Archive Home >> Components(1 2 3 4 5 6 7 8 9 10 )


28 spoke front wheel (and rear?)(4 posts)

28 spoke front wheel (and rear?)JBF
May 17, 2002 12:55 PM
I am going to build a new set of wheels on record hubs, with open pro or aerohead rims. I weigh 155 lbs and ride about 100 miles a week in season. Is 28 spokes on the front adequate? I read posts on this website regularly about 200+ lb. riders riding on 32 spoke open pros with no problems.

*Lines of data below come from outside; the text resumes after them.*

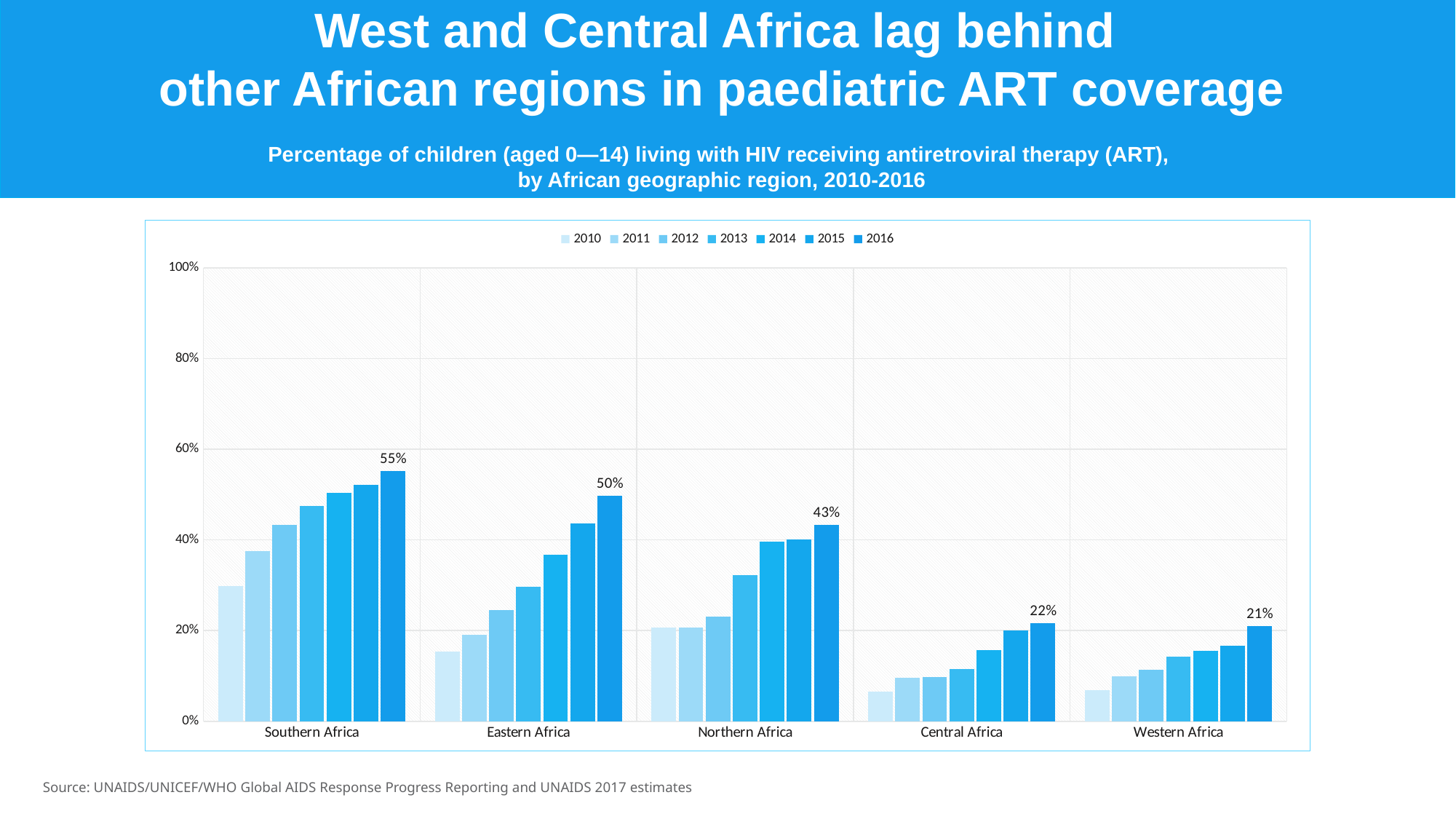
What is the 2016 value for Southern Africa? 55% What is the 2016 value for Central Africa? 22% What is the 2016 value for Eastern Africa? 50% What kind of chart is shown? bar chart Which is larger, the 2016 value for Eastern Africa or for Northern Africa? Eastern Africa How many regions are shown on the x axis? 5 How many series does the legend list? 7 What is the 2016 value for Northern Africa? 43% Which region has the lowest 2016 value? Western Africa What is the difference between the 2016 values for Southern Africa and Western Africa? 34% Is the 2010 value for Southern Africa greater or less than 20%? greater Which region has the highest 2016 value? Southern Africa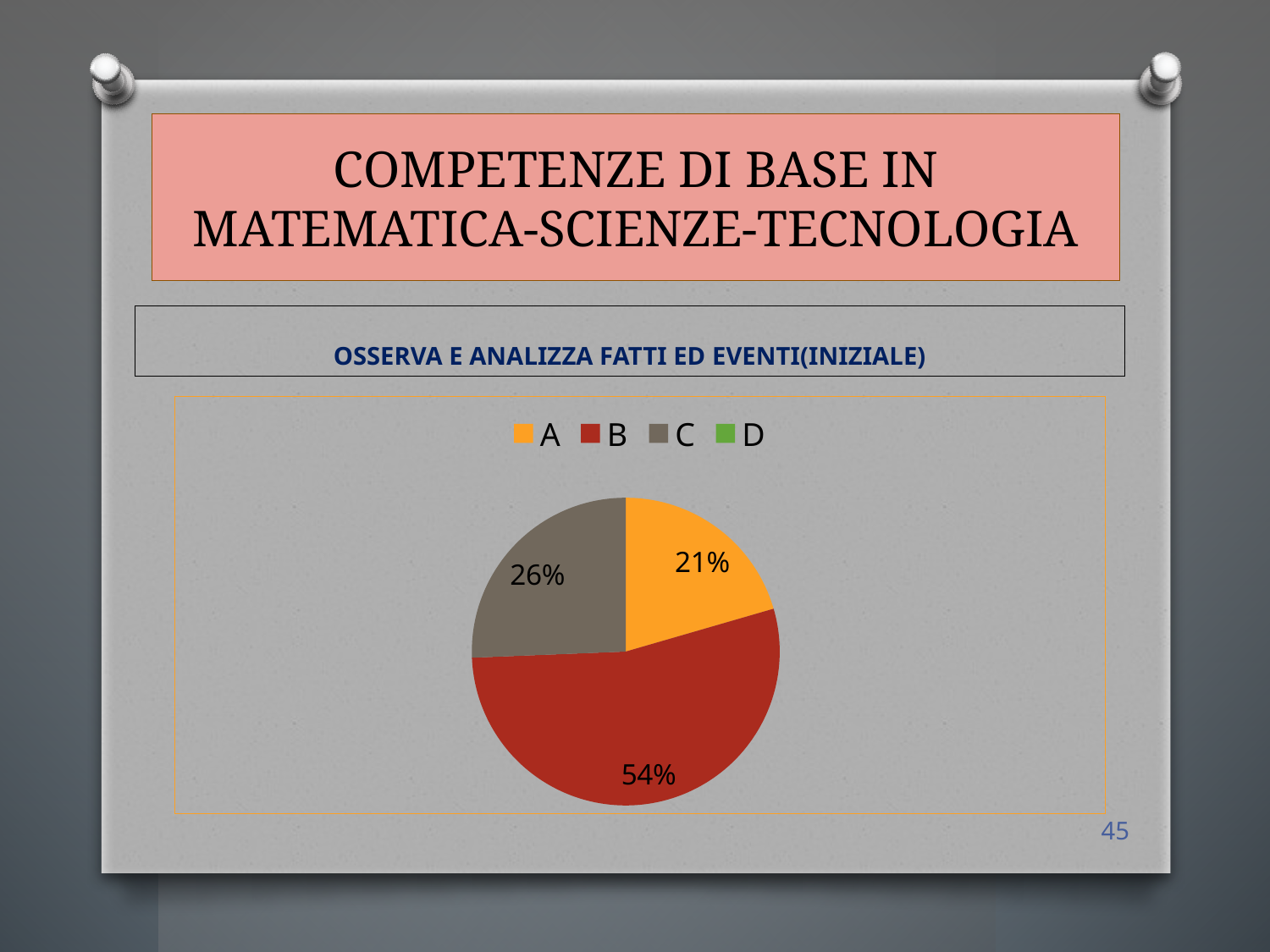
What is the difference in percentage points between slice B and slice A? 33 What percentage does slice C represent in the pie chart? 26% Which category has the largest slice in the pie chart? B Which is larger, the share for B or the share for C? B How many entries does the legend of the pie chart list? 4 What is the difference in percentage points between slice C and slice A? 5 What type of chart is shown on the slide? pie chart What colour is the slice for category B in the pie chart? red What percentage does slice A represent in the pie chart? 21% What is the text in the box directly above the pie chart? OSSERVA E ANALIZZA FATTI ED EVENTI(INIZIALE) What percentage does slice B represent in the pie chart? 54% Among the slices with printed labels, which category has the smallest share? A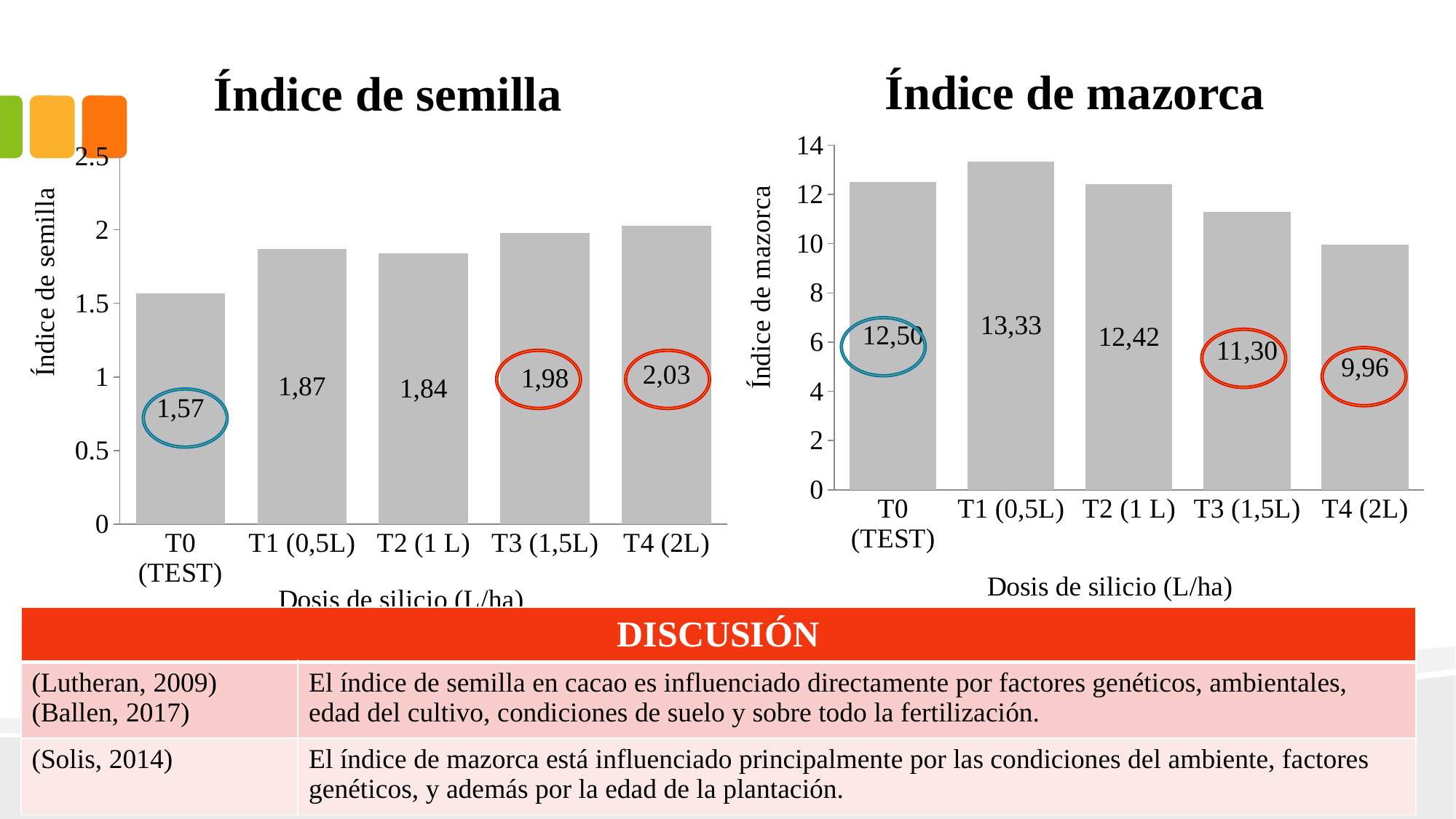
In the 'Índice de semilla' chart, which category has the highest value? T4 (2L) In the 'Índice de mazorca' chart, what is the value for T1 (0,5L)? 13,33 In the 'Índice de semilla' chart, what is the value for T0 (TEST)? 1,57 In the 'Índice de mazorca' chart, which category has the lowest value? T4 (2L) In the 'Índice de mazorca' chart, is the value for T3 (1,5L) larger or smaller than the value for T2 (1 L)? smaller In the 'Índice de mazorca' chart, what is the difference between the values for T1 (0,5L) and T4 (2L)? 3,37 In the 'Índice de semilla' chart, how many categories are shown on the x axis? 5 In the 'Índice de mazorca' chart, which category has the highest value? T1 (0,5L) In the 'Índice de semilla' chart, which category has the lowest value? T0 (TEST) In the 'Índice de semilla' chart, what is the difference between the values for T4 (2L) and T0 (TEST)? 0,46 What is the x-axis title of the 'Índice de mazorca' chart? Dosis de silicio (L/ha) What kind of chart is the 'Índice de mazorca' chart? bar chart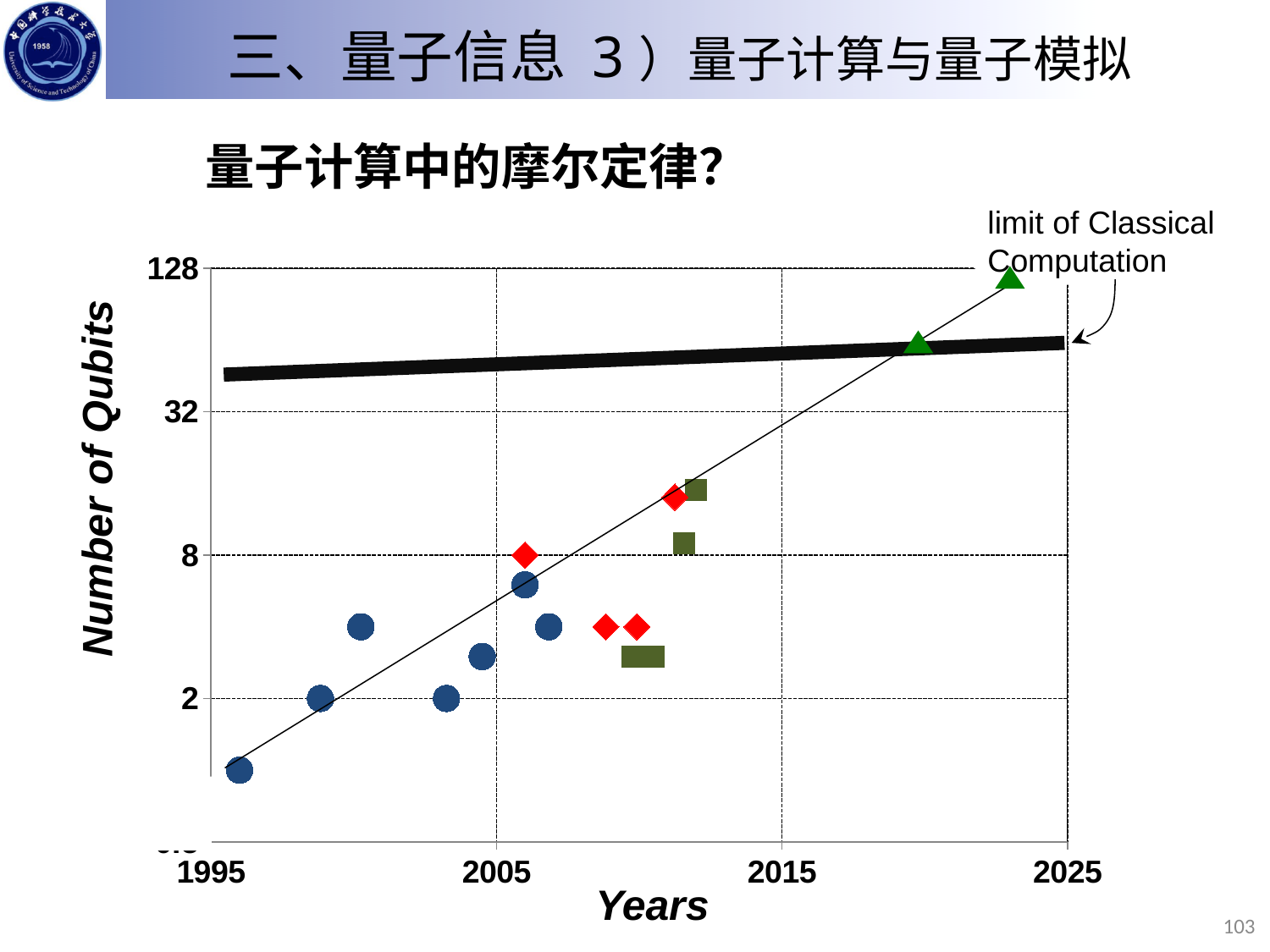
What does the thick black line on the chart represent, according to its label? limit of Classical Computation Which is higher: the green triangle near 2020 or the green triangle near 2023? the green triangle near 2023 Is the value of the green square plotted near 2012 greater or less than 8? greater How many green triangle markers are plotted on the chart? 2 Do the plotted numbers of qubits generally rise or fall as the years increase along the x axis? rise Is the value of the red diamond plotted near 2010 greater or less than 8? less Is the value of the green triangle plotted near 2023 greater or less than 32? greater Which marker type reaches the highest number of qubits on the chart? green triangle What kind of chart is shown on the slide? scatter chart What is the title of the y axis? Number of Qubits How many year labels are shown on the x axis? 4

It seems like I could get away with fewer spokes on the front, and maybe even the rear.

What about all these expensive prebuilt wheels. I never see them with over 28 spokes, sometimes with 20 or fewer. Any thoughts on this?
re: 28 spoke front wheel (and rear?)feathers mcgraw
May 17, 2002 3:11 PM
My road race wheels and mountain bike wheels are 28 spoke wheels. Both are built with revolution 14/17's except for the drive side, which are 14/15's. Alloy nipples except for the drive side. The road wheels are open pro tubulars. I weigh 162 and haven't had any problems with either.
You will be ok, just to be sure....sprockets2
May 18, 2002 8:19 AM
you might want to use an off-center rim on the rear, which will allow you to spread drive and impact loads a bit more evenly on both sides. (The Campy pre-built wheels are OCR rear rims). The difference in tension between DS and NDS can be substantial-a Campy hubbed wheel I just built had amazingly different tension (yes, it was built right).

Also, don't use less than 14/15 if you want to have that extra bit of security.
No problemKerry
May 19, 2002 6:20 AM
Assuming you "ride light" and don't seem like a pothole magnet, you will have no problems with a well built 28 hole wheel set (front and rear). The factory wheels with the low spoke counts do work (I weigh 180 and have 20K + miles on a rear 24 spoke factory wheel). To get this, they have to use heavier rims to take the extra stress at each spoke, so they get a slight aero advantage, a slight weight penalty, and a huge profit and marketing advantage. A good builder could do just as well assembling these wheels, but the factory profit would be much less and they would run the risk of hack wheel builders giving them a bad reputation. Given that you can get a DA/Aerohead wheel set for $290 and a Record/Aerohead for $310, there is little incentive to go for the boutique wheels, in my opinion.